* BEGIN Dataset extract *

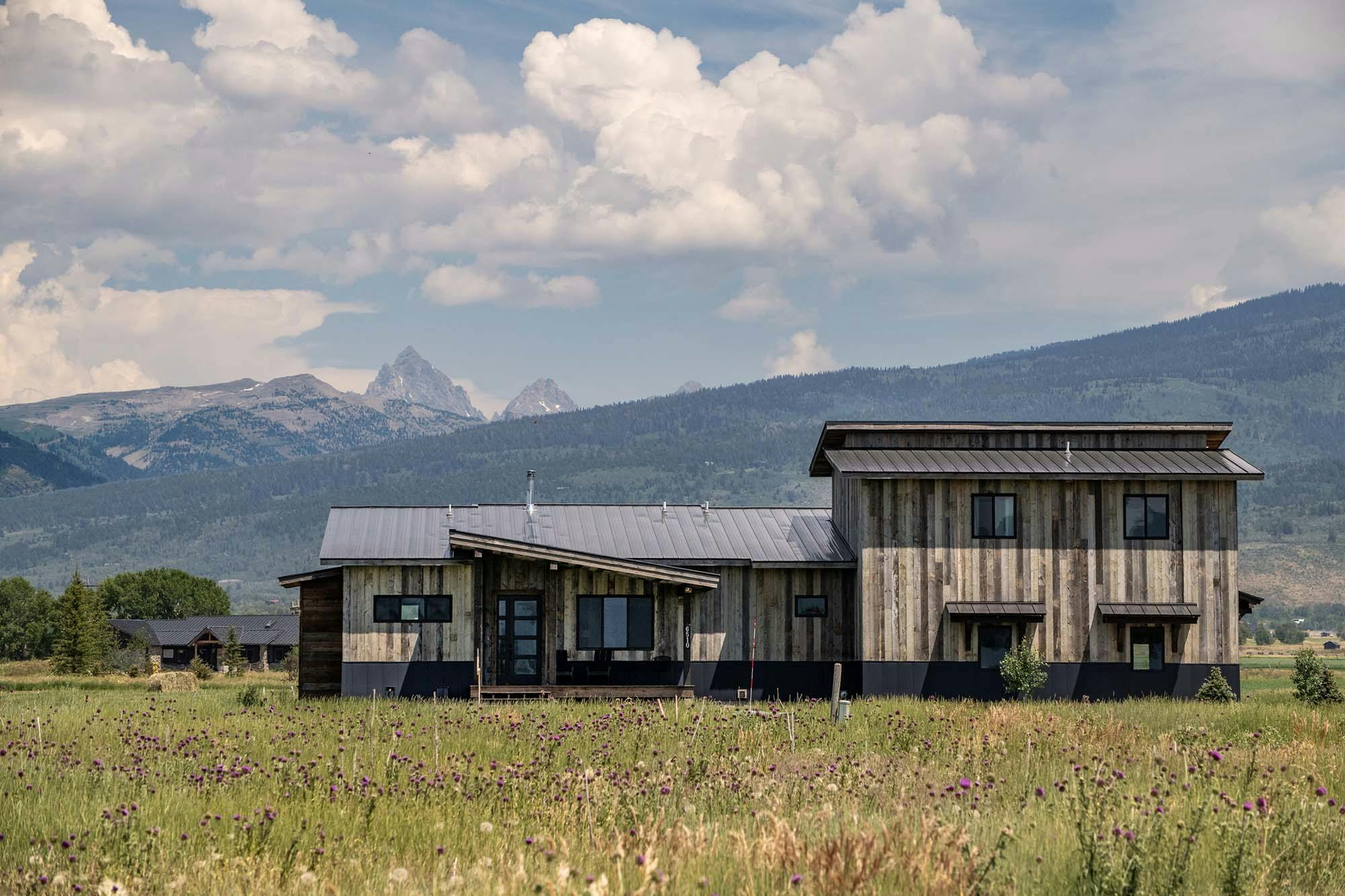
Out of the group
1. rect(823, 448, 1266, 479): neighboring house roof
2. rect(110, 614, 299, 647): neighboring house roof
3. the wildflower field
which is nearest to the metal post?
the wildflower field

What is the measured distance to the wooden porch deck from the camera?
110 ft

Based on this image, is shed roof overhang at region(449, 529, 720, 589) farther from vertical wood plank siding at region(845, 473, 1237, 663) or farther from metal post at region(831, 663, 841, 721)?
metal post at region(831, 663, 841, 721)

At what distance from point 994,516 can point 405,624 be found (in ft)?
48.2

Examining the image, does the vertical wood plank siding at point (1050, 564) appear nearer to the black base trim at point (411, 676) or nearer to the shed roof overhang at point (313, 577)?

* END Dataset extract *

Write out all the data above word for word, leaving out the pictures.

Problem solution:
Out of the group
1. rect(823, 448, 1266, 479): neighboring house roof
2. rect(110, 614, 299, 647): neighboring house roof
3. the wildflower field
which is nearest to the metal post?
the wildflower field

What is the measured distance to the wooden porch deck from the camera?
110 ft

Based on this image, is shed roof overhang at region(449, 529, 720, 589) farther from vertical wood plank siding at region(845, 473, 1237, 663) or farther from metal post at region(831, 663, 841, 721)?
metal post at region(831, 663, 841, 721)

At what distance from point 994,516 can point 405,624 be found (in ft)?
48.2

Examining the image, does the vertical wood plank siding at point (1050, 564) appear nearer to the black base trim at point (411, 676) or nearer to the shed roof overhang at point (313, 577)?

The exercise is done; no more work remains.